Picasso faisait de même. C’est le signe chez tous deux de leur virtuosité de dessinateur. Ce n’est pas parce qu’on y trouve des petits bonshommes et des animaux que c’est naïf. Ce n’est pas parce que c’est coloré que c’est gai. C’est au contraire apocalyptique. Ce n’est pas parce que Keith Haring était un homme réputé gentil et généreux, que son œuvre n’est pas d’une extrême violence. Ce n’est pas parce que les formes sont simples, que c’est un art primaire. Bien au contraire. C’est un art extrêmement sophistiqué. Mais il faut chercher les codes pour le décoder.

On le prend pour un enfant des rues qui aurait tout découvert à vingt ans, en débarquant dans le Manhattan des années 70. En fait, c’était un enfant qui dessinait beaucoup avec son père qui était dessinateur de BD. C’était un enfant très pieux. Le fameux radiant baby serait une reprise de l’enfant divin rayonnant. Et surtout, on dit que c’est une œuvre pour enfant. Il est vrai que Keith Haring avait un tropisme pour les enfants. Il aimait dessiner pour eux et avec eux. Fabrice Hergott, directeur du Musée, met pourtant en garde dès les premières pages du catalogue contre cette « fausse idée d’un art à destination des enfants – sinon enfantin ». Il est frappant de voir le nombre d’enfants dans l’exposition. C’est un vrai phénomène de société. Qu’est-ce qui pousse les parents à amener les enfants voir cet univers de tortionnaires géants, de chiens dévorants, de bébés explosés par la bombe atomique, de corps troués, de sexes exhibés ? Si ce sont des images pour les enfants, ce sont plutôt celles des contes des frères Grimm. Ou l’illustration de l’univers dantesque décrit par Mélanie Klein. Keith Haring est le Jérôme Bosch de la fin du 20ème siècle. 

Il est instructif d’aller visiter l’exposition avec un petit enfant. « Il font quoi ces bonhommes ? » Il font quoi en effet ? Ils n’arrêtent pas de se pénétrer, de se dévorer, de se découper, de se pendre, de s’écarteler, de s’éventrer. L’adulte-accompagnateur doit vite se rendre à l’évidence : l’œuvre de Keith Haring n’est peut-être pas faite pour les enfants. Même si on peut se dire qu’ils voient bien pire sur Internet… Devant le dernier autoportrait de Keith Haring : « Pourquoi le monsieur il a des points rouges sur le visage ? » « Parce qu’il a le Sida et qu’il va bientôt mourir… »

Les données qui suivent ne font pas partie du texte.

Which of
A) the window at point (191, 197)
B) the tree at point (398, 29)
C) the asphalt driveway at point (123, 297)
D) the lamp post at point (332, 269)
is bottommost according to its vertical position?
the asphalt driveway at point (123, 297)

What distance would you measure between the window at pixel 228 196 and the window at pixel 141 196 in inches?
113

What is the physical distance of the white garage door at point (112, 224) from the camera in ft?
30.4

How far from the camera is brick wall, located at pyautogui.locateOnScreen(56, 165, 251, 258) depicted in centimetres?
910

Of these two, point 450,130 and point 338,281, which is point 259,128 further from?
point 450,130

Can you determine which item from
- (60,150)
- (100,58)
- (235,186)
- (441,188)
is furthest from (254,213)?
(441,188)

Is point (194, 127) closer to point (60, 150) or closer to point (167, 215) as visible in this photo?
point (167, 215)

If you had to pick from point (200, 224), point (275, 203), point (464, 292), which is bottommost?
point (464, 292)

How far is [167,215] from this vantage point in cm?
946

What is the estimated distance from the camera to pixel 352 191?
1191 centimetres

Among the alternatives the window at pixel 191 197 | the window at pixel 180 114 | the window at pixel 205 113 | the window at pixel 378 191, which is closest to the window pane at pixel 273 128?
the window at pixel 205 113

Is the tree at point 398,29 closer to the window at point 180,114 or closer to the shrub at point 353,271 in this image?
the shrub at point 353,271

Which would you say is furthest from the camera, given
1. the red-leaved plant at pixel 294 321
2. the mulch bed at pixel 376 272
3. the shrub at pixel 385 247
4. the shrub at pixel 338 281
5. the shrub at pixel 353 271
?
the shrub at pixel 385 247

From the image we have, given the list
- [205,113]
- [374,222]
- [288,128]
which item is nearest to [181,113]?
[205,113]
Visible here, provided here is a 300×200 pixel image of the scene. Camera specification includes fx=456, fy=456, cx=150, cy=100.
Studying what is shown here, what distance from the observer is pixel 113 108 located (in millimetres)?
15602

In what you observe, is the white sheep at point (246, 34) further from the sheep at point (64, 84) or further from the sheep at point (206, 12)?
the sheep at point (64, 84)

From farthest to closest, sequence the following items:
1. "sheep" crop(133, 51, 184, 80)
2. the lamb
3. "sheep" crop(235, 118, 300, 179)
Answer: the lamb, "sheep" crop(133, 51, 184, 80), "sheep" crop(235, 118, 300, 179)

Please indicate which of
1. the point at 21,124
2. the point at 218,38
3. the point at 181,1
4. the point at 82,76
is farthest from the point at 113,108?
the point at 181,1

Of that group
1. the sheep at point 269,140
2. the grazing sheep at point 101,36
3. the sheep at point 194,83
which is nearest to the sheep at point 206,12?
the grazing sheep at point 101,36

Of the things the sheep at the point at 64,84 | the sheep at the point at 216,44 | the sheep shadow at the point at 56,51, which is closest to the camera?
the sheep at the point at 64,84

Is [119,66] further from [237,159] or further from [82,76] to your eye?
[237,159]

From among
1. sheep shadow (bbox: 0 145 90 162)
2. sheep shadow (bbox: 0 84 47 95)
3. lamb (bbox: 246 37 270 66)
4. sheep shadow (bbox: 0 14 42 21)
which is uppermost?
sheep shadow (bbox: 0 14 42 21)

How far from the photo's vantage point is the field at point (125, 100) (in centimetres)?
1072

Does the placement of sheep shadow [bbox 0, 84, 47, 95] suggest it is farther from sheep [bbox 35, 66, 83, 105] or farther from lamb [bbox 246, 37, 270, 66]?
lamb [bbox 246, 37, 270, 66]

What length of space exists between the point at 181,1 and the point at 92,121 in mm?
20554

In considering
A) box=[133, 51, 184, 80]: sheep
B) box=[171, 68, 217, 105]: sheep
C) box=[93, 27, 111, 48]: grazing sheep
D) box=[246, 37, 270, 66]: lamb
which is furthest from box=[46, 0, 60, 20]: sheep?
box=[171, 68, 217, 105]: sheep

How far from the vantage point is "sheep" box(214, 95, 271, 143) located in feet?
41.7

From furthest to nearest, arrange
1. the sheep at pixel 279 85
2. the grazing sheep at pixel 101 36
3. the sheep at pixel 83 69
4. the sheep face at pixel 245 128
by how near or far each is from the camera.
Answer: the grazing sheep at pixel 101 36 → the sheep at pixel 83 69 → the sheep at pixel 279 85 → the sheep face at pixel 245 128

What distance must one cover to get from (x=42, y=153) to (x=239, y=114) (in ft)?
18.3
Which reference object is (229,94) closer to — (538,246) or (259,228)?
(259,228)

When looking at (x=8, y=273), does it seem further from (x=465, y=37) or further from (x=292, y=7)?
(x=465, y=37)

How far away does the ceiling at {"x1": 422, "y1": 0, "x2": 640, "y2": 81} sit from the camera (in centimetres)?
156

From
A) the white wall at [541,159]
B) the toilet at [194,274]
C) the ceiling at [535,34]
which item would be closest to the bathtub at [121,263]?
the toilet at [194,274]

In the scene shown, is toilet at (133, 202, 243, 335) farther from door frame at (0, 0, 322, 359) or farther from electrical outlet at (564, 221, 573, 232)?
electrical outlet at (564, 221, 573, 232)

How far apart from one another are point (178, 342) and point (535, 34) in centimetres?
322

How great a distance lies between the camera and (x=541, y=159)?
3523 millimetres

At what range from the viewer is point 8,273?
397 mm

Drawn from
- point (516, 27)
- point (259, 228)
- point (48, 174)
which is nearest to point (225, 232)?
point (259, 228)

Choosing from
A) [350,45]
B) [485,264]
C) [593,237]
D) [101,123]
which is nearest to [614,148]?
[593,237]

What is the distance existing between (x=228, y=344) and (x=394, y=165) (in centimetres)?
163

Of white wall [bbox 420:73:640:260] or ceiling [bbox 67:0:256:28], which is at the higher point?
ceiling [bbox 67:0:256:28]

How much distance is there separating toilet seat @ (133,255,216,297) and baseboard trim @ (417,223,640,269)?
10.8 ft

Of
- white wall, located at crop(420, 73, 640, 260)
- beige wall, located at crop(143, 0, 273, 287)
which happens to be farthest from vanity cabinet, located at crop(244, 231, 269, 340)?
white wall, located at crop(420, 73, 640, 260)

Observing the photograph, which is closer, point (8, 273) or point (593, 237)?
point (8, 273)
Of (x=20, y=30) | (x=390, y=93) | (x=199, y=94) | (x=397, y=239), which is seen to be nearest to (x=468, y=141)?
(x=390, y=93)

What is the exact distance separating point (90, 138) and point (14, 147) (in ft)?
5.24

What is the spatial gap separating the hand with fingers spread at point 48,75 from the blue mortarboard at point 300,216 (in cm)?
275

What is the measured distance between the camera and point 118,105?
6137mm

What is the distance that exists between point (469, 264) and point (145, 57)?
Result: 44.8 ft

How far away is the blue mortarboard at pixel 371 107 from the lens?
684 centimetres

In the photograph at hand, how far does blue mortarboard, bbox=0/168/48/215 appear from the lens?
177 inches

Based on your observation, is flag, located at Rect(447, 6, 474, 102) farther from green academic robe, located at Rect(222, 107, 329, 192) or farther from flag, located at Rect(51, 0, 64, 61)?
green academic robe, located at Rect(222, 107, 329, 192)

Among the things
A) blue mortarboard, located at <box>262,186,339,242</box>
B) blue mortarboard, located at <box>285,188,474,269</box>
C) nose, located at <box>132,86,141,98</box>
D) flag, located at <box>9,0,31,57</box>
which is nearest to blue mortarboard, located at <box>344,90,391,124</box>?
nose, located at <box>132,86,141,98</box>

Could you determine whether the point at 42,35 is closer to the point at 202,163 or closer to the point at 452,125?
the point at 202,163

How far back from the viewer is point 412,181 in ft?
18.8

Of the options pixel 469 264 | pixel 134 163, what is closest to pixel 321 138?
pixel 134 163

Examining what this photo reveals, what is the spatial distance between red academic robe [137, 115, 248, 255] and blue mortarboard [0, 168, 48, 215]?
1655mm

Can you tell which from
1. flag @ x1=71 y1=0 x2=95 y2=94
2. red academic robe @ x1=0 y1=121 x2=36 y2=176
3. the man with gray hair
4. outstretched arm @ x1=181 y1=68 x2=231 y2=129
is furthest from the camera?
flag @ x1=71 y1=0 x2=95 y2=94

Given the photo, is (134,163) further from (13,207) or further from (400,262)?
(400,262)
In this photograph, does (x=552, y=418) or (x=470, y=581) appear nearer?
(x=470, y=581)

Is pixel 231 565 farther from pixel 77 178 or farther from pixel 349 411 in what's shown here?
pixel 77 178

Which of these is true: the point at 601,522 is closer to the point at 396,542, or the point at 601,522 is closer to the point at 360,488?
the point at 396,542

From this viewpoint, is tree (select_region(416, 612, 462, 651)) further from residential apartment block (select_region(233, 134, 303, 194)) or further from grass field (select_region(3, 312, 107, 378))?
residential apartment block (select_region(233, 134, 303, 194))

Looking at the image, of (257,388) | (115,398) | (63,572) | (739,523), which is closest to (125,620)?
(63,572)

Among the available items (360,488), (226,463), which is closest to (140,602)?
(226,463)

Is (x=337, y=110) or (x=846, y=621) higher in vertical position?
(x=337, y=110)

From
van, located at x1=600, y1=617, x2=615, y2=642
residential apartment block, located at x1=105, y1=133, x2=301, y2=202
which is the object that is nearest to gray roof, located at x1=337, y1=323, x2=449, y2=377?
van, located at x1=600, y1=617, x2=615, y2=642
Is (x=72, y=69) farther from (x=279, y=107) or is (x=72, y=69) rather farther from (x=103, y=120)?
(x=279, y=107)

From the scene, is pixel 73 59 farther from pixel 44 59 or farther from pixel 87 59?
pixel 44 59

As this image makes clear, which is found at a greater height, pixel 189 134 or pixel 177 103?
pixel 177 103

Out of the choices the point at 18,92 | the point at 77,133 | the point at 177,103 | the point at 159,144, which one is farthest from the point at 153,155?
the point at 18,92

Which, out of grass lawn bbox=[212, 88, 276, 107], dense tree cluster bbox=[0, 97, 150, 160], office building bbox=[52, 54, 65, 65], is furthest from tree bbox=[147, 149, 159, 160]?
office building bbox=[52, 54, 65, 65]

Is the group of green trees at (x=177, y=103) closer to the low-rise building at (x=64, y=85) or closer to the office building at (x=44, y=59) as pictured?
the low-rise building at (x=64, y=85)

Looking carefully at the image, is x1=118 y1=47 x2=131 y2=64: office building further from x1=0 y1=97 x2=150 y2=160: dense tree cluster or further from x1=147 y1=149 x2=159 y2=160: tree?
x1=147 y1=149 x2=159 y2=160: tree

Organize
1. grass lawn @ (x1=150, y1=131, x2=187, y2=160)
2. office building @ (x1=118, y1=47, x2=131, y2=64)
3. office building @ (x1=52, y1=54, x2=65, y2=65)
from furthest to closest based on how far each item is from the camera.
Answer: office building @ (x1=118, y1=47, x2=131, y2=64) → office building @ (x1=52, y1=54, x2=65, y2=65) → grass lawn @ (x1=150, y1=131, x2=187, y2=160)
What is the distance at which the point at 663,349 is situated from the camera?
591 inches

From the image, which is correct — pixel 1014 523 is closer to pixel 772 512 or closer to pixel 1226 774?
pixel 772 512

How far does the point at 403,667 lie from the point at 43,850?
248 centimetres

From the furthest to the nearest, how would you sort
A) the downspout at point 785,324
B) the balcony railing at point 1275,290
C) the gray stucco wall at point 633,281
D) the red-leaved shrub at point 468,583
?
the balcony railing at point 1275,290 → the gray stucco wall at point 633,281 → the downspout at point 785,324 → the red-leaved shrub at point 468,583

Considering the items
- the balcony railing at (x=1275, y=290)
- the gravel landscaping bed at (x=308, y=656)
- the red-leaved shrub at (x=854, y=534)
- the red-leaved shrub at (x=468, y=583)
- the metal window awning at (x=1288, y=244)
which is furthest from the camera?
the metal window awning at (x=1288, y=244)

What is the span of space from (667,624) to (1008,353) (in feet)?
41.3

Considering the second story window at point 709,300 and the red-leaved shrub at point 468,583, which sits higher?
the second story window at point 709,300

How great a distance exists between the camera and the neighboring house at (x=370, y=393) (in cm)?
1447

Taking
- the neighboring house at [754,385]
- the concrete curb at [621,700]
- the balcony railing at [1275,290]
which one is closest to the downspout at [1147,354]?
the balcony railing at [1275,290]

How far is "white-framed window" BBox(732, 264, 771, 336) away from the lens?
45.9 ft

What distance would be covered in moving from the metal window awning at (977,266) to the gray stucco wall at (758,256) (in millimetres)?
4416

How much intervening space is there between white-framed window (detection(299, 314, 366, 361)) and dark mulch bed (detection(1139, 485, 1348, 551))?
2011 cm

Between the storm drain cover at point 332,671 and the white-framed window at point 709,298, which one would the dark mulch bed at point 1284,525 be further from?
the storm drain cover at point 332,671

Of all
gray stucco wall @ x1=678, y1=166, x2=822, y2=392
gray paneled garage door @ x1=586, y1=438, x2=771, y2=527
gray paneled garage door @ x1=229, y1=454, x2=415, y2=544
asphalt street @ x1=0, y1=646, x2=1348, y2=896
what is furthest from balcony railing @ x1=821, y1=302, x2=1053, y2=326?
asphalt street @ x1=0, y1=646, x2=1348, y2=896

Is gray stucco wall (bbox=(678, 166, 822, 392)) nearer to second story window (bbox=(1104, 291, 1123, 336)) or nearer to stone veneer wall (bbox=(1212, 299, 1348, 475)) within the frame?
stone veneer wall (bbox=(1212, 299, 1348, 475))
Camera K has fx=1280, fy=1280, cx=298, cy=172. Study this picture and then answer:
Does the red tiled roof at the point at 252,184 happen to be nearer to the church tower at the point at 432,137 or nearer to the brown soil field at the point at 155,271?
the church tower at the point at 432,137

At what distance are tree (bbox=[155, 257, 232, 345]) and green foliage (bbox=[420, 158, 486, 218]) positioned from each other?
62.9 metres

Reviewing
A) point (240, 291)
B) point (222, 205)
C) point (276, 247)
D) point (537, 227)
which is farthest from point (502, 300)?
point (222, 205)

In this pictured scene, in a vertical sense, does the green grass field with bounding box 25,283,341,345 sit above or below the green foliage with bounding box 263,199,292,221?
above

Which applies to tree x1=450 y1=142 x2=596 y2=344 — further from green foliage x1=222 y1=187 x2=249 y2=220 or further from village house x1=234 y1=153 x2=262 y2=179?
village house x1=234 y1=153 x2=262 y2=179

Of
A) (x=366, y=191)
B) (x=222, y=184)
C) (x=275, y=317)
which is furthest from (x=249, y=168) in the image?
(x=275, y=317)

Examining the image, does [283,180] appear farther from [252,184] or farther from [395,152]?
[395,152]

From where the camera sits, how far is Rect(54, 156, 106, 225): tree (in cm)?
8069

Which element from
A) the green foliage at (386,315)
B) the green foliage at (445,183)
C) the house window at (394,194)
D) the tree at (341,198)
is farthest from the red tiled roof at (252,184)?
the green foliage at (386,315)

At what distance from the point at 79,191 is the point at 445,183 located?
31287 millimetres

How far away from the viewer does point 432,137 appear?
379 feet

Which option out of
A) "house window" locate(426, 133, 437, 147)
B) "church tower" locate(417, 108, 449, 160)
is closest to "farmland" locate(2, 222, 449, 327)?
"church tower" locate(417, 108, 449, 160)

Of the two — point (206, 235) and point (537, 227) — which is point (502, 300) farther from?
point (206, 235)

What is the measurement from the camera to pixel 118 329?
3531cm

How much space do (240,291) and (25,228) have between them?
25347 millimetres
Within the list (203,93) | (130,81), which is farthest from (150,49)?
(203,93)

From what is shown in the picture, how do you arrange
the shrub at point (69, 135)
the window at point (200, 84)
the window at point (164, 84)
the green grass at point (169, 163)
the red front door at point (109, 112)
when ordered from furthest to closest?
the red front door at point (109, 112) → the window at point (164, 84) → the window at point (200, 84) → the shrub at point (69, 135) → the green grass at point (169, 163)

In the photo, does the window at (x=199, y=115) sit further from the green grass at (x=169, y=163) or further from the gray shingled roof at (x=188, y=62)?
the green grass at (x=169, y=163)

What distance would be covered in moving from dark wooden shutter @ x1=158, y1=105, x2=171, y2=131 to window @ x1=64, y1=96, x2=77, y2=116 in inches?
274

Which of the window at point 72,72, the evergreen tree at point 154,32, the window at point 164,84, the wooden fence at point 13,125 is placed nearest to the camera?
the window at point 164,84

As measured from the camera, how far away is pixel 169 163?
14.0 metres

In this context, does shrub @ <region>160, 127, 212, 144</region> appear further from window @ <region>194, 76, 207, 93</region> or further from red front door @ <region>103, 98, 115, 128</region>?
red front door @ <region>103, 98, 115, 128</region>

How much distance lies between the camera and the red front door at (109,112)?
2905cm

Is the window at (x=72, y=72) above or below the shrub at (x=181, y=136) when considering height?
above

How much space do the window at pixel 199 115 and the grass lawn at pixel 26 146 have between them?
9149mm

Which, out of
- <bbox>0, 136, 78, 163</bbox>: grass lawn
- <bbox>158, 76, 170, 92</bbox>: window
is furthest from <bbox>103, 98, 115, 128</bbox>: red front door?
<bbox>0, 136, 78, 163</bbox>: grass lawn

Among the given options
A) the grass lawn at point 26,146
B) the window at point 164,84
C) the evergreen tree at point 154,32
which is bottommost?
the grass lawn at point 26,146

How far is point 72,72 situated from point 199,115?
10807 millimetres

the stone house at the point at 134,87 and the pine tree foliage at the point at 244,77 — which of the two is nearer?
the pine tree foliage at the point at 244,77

Keith Haring voulait rendre ses œuvres accessibles à tous, afin de transmettre un message, comme les monstres de Goya, pour dénoncer : le capitalisme, la pollution de la planète, l’apartheid, toutes les causes pour lesquelles il s’est engagé. Pour cela, il a simplifié les bonshommes, tous semblables, immédiatement reconnaissables, reproduits à l’infini sur les objets quotidiens. Ils n’ont pas de visage, pas d’orifices, yeux, bouche, oreilles, mais, comme sur l’image reproduite sur tous les murs de Paris, ils ont un trou, traversé par des chiens dévorants qui rentrent et sortent de ce corps bi-dimensionnel, sans espace interne. Belle illustration de l’absence d’arrière-fond décrite par Geneviève Haag chez l’enfant autiste : ce que le bébé projette en la mère n’est pas renvoyé par la réflexivité et retombe de l’autre côté.

Keith Haring, qui s’intéressait beaucoup à la sémiotique, a produit des icônes ayant une portée universelle, images d’identification très primitive, où se déploient les pulsions sadiques et les angoisses archaïques. C’est ce qui explique peut-être que les enfants s’y reconnaissent. Et que les adultes pensent naïvement que cela concerne plus les enfants que les adultes.